[Start Passage to read]

Lavender's AP Lit Class Blog

Lavender's AP Lit Class Blog

Tuesday, October 1, 2013

Ambers Nonconformist Essay


            “Whoso would be a man must be a nonconformist.” Spoken by the great Ralph Waldo Emerson, begs the question who are you, and what do you stand for? In a world of 7 billion and growing, there is only one you, and to give that self-respect up to society would give up everything you are living for. In society there are so many chains pulling you each and every way. Each time pulling a larger piece of you away with it. Do you try hard to look like the people in the magazines? Train hard to be like that athlete in the Olympics? Study more to be like some lawyer who got accepted into Harvard? Life itself comes with a rulebook of guidelines you must follow in order to succeed, but you as an individual need to find that fine line between learning from the rules, and caving into them.
             Being an adolescent your rulebook consists of school until grade 12, ages you must reach until you are aloud to do specific things, and having your choices made for you until you are adult enough to do so. You are always wanting to break the rules, and constantly asking yourself who you are. Emerson, Thoreau, and Whitman are all well renowned writers that we learn about in school, and read from in class. They each stand for there own morals, and wrote their own rulebooks to life. The biggest lesson I learned from them is to follow your own road. Don’t let society conform your decisions, and point you in one direction or the other. You are your own person, and you need to follow no other heart but yours.
             School teaches you the same things from day one. Not to cave into peer pressure, don’t be a bully, be your self, and express how you are feeling. But what If schools are doing the exact opposite of this, and in fact are the very source of where all the conformity in society is coming from? One thing about being an individual is that you should have the free will to express your self through your clothing, hair, and or any other look you choose. Most schools though have strict dress clothes that crush the idea of expression. How are you supposed to find your self, and know who you are if you aren’t even aloud to choose what you look like?

[End Passage to read]
[Start Data records]

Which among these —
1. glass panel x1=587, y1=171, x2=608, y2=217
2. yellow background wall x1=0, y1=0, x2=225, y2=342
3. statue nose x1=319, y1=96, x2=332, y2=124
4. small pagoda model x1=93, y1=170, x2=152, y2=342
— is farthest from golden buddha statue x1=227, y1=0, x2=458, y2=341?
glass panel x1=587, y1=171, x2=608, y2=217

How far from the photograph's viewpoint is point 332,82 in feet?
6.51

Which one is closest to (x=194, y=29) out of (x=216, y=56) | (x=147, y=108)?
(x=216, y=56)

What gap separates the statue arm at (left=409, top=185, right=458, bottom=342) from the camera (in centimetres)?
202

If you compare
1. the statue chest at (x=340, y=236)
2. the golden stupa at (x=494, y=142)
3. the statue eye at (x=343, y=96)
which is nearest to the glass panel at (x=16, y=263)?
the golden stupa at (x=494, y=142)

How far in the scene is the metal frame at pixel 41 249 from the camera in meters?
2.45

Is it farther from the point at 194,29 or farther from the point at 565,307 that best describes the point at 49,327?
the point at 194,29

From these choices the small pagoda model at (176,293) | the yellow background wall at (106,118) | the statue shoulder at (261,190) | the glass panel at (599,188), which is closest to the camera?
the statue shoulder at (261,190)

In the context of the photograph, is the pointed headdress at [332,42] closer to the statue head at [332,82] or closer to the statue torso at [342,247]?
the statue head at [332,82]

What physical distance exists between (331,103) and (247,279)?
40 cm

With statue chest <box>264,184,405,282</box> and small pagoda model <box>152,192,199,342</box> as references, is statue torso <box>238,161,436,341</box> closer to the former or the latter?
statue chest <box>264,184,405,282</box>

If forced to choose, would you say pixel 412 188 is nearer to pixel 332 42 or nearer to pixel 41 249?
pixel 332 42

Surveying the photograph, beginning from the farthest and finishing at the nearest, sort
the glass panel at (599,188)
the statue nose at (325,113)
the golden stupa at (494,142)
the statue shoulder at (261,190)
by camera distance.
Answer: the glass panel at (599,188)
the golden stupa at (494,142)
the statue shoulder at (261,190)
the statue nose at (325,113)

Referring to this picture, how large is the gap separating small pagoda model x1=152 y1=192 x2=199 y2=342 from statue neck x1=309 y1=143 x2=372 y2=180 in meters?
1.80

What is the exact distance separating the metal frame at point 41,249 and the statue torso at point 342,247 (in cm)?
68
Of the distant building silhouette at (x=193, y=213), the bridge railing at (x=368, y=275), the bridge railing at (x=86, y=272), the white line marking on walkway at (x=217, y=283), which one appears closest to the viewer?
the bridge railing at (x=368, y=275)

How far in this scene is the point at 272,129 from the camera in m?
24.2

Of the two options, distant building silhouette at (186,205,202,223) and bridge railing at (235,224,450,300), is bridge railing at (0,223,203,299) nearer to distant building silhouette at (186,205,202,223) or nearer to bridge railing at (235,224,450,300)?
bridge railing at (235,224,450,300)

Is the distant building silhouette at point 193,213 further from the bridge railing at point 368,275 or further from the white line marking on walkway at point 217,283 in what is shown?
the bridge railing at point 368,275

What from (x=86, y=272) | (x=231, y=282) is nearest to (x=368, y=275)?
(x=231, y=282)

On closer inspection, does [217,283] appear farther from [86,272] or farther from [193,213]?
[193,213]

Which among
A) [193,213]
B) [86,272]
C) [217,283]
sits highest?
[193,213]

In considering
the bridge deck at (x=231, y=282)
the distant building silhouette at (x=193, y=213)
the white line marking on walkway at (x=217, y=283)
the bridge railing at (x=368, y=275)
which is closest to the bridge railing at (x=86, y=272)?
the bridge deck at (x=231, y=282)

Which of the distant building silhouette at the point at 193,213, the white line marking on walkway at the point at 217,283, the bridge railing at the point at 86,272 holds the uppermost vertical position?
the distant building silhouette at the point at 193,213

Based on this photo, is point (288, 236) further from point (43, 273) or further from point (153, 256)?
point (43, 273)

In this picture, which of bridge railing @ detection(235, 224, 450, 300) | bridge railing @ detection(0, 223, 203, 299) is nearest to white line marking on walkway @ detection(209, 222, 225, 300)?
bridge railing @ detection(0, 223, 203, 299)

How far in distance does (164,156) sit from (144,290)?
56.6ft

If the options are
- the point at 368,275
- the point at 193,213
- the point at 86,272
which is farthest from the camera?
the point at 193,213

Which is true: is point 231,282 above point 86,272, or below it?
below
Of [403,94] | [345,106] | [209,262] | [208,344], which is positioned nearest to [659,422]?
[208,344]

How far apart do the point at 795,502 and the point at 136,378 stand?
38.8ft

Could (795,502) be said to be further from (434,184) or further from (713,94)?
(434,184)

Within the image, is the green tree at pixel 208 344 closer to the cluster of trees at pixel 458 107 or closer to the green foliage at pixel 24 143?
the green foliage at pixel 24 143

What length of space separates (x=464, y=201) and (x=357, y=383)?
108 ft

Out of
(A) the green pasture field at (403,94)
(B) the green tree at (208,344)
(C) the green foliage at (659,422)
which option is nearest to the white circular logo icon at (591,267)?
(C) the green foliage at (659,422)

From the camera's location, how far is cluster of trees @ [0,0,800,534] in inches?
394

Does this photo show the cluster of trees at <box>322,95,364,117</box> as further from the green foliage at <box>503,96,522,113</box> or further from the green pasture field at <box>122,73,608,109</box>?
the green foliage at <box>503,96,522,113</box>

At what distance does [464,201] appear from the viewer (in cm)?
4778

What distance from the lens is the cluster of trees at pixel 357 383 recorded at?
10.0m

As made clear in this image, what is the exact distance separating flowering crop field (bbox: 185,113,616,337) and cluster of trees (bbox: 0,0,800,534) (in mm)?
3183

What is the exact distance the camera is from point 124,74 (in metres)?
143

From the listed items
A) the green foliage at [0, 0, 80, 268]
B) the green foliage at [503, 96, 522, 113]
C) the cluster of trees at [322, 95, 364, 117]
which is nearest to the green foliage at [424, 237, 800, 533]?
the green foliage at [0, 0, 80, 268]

[End Data records]
[Start Data records]

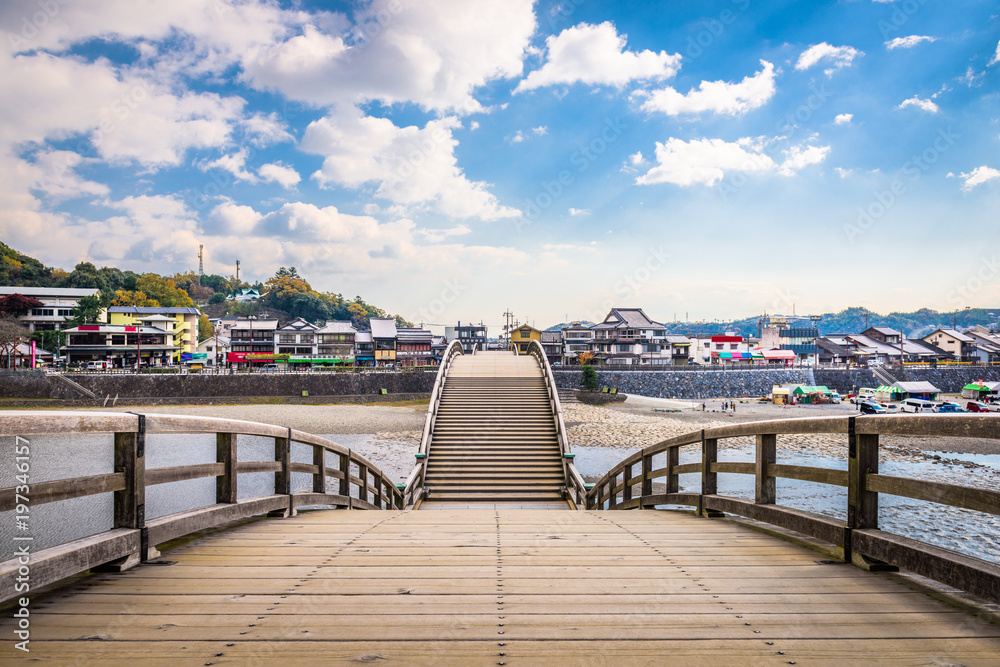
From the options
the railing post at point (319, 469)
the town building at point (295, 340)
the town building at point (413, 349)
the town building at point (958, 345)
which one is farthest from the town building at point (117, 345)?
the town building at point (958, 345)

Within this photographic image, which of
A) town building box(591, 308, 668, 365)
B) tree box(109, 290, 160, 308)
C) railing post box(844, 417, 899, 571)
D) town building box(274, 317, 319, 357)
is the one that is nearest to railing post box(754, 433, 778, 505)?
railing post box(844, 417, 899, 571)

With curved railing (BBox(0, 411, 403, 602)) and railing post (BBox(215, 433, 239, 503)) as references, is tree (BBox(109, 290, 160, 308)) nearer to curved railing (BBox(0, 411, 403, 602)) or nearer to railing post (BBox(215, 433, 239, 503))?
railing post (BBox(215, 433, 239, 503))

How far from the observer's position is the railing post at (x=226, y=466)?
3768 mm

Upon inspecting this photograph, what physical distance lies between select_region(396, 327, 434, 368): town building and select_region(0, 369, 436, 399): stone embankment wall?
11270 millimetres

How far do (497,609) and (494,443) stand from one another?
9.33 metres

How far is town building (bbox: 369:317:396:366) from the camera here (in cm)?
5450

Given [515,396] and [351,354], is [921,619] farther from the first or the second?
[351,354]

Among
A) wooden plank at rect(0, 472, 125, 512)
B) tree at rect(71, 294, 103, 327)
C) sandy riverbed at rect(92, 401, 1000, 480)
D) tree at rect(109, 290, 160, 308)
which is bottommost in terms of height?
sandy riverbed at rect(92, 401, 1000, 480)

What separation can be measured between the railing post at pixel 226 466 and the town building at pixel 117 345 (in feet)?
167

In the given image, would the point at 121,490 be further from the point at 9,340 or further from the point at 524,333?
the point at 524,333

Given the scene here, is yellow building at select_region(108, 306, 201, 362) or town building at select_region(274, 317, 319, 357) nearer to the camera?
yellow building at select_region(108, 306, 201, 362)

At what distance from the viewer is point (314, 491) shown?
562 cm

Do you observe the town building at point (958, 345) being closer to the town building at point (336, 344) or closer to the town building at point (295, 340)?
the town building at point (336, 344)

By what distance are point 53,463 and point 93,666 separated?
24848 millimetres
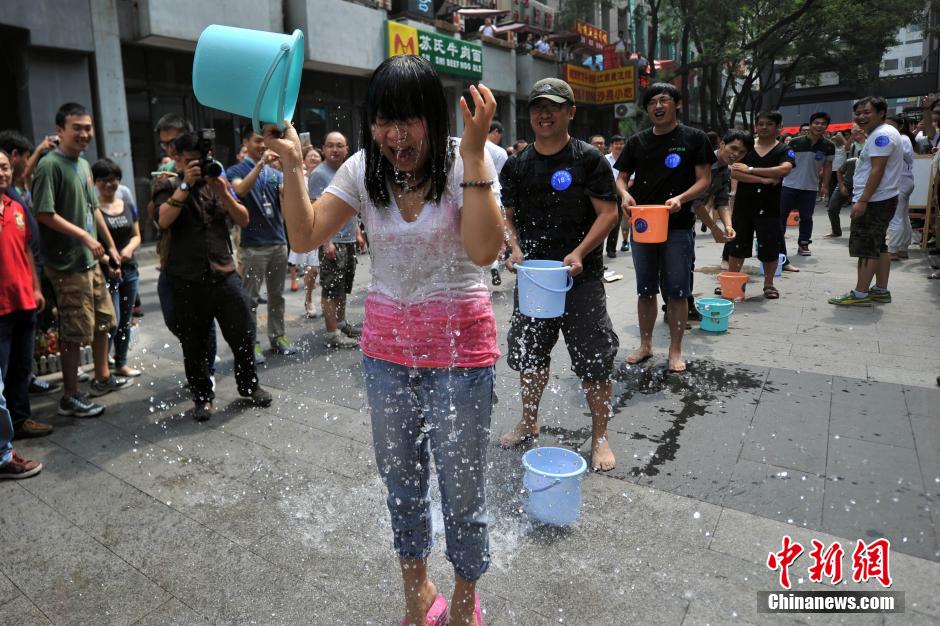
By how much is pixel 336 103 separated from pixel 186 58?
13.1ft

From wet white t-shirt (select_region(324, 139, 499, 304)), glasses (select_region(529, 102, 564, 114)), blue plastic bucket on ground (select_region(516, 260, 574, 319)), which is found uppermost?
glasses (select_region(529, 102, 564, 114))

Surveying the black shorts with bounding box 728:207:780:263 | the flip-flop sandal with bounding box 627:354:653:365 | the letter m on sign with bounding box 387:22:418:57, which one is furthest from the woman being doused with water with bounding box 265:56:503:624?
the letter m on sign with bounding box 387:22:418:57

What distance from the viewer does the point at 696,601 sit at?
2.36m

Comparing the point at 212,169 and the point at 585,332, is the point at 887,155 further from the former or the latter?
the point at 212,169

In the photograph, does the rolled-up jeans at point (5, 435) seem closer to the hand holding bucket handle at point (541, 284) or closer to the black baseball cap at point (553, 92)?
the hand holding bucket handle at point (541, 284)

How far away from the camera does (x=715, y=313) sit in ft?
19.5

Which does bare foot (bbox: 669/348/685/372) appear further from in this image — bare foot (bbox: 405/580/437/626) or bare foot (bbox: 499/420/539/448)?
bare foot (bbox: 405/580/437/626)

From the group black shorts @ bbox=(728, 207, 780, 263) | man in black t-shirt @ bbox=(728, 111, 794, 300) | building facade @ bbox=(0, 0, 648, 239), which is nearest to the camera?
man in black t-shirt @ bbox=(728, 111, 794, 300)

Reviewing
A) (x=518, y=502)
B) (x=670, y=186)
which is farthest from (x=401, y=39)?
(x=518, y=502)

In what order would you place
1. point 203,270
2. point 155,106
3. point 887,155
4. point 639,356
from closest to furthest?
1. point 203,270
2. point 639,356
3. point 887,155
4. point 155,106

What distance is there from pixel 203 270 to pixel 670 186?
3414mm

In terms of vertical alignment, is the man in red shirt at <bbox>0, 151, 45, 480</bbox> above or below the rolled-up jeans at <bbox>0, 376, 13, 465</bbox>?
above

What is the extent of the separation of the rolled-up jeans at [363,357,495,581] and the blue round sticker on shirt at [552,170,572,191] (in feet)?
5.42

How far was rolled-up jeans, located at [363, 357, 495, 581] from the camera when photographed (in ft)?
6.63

[End Data records]

Continue the essay on nonconformity from the point where it stops.

             Boarding schools either require uniform, or extremely strict dress codes. Where even on free dress days, or days where the weather calls for something extra to your outfit, you are told how you are aloud to dress, and what you must look like.
Private schools, categorize you as female or male, and then throw you into a sea of students who look exactly the same. Girls wear sweaters with skirts, and penny loafer shoes. Boys wear kakis with polo’s and nice dress shoes. With one change of your outfit you are written up, and ultimately in trouble for trying to be your self. There are constantly limits to who you can be, and once you are finally given the option to dress free like a bird, you feel small and tiny like a mouse and have no confidence to dress for whom you really are. Just like that, school systems have broken one of the many lessons they supposedly teach.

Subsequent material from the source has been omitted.